:: EXTRACTED ENTRIES ::
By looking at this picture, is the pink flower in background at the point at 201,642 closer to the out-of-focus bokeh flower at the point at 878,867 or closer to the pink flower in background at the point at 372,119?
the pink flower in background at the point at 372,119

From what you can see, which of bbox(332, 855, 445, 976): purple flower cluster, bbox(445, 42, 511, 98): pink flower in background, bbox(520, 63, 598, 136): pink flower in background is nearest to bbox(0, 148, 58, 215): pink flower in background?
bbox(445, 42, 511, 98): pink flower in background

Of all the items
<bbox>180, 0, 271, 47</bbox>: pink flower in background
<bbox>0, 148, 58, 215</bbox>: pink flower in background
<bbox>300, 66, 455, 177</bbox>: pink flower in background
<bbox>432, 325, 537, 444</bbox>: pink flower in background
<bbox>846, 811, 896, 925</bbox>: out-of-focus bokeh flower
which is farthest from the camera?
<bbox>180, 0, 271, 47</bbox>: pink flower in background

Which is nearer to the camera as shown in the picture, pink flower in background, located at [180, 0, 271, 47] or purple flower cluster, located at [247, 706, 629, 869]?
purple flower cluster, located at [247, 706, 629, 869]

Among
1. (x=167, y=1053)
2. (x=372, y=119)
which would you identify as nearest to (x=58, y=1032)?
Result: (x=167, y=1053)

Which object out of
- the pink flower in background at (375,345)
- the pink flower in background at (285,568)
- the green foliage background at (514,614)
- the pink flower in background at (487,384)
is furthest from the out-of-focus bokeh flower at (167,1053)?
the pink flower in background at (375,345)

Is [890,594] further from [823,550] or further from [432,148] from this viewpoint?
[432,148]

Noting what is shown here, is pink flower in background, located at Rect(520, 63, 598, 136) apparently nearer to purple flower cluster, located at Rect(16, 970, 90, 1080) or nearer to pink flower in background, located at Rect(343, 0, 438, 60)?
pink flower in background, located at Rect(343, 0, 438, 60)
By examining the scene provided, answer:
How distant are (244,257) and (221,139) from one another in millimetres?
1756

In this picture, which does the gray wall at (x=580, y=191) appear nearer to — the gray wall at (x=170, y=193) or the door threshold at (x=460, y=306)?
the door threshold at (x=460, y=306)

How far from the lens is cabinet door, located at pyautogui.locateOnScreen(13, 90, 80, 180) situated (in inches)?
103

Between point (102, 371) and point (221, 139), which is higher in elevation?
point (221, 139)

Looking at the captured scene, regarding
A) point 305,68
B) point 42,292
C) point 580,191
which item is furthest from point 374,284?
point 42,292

:: WORK TO COMPLETE ::
Please update the listing above by replacing every "gray wall" with "beige wall" and leaving everything else unchanged.

:: SOLUTION TO THIS PROBLEM ::
By looking at this picture, is the pink flower in background at the point at 201,642 closer to the out-of-focus bokeh flower at the point at 878,867 or closer to the pink flower in background at the point at 372,119?
the pink flower in background at the point at 372,119

From what you can see, which of bbox(332, 855, 445, 976): purple flower cluster, bbox(445, 42, 511, 98): pink flower in background, bbox(520, 63, 598, 136): pink flower in background is nearest to bbox(0, 148, 58, 215): pink flower in background?
bbox(445, 42, 511, 98): pink flower in background

Of all the items
<bbox>180, 0, 271, 47</bbox>: pink flower in background
<bbox>0, 148, 58, 215</bbox>: pink flower in background
<bbox>300, 66, 455, 177</bbox>: pink flower in background
<bbox>432, 325, 537, 444</bbox>: pink flower in background
<bbox>846, 811, 896, 925</bbox>: out-of-focus bokeh flower
which is farthest from the camera?
<bbox>180, 0, 271, 47</bbox>: pink flower in background

Which is nearer to the camera as shown in the picture, pink flower in background, located at [180, 0, 271, 47] or purple flower cluster, located at [247, 706, 629, 869]?
purple flower cluster, located at [247, 706, 629, 869]

Among
1. (x=167, y=1053)
2. (x=372, y=119)
which would you identify as nearest to (x=58, y=1032)?
Result: (x=167, y=1053)

Which object out of
- the pink flower in background at (375,345)
- the pink flower in background at (285,568)
- the green foliage background at (514,614)
- the pink flower in background at (487,384)
is furthest from the out-of-focus bokeh flower at (167,1053)?
the pink flower in background at (375,345)

Is [890,594] further from [823,550] or further from [432,148] from this viewpoint?
[432,148]

Noting what is shown here, is pink flower in background, located at Rect(520, 63, 598, 136) apparently nearer to purple flower cluster, located at Rect(16, 970, 90, 1080) or nearer to pink flower in background, located at Rect(343, 0, 438, 60)?
pink flower in background, located at Rect(343, 0, 438, 60)
By examining the scene provided, answer:
How distant are (244,257) and (221,139) from one another in millimetres?
1756

In this picture, which does the beige wall at (x=580, y=191) appear nearer to — the beige wall at (x=170, y=193) or the door threshold at (x=460, y=306)?
the door threshold at (x=460, y=306)

How far from the lens is cabinet door, located at pyautogui.locateOnScreen(13, 90, 80, 180) situated (in inches)?
103

Between point (102, 371) and point (221, 139), which is higher in elevation?
point (221, 139)

Looking at the captured scene, regarding
A) point 305,68
B) point 42,292
C) point 580,191
which item is furthest from point 374,284?
point 42,292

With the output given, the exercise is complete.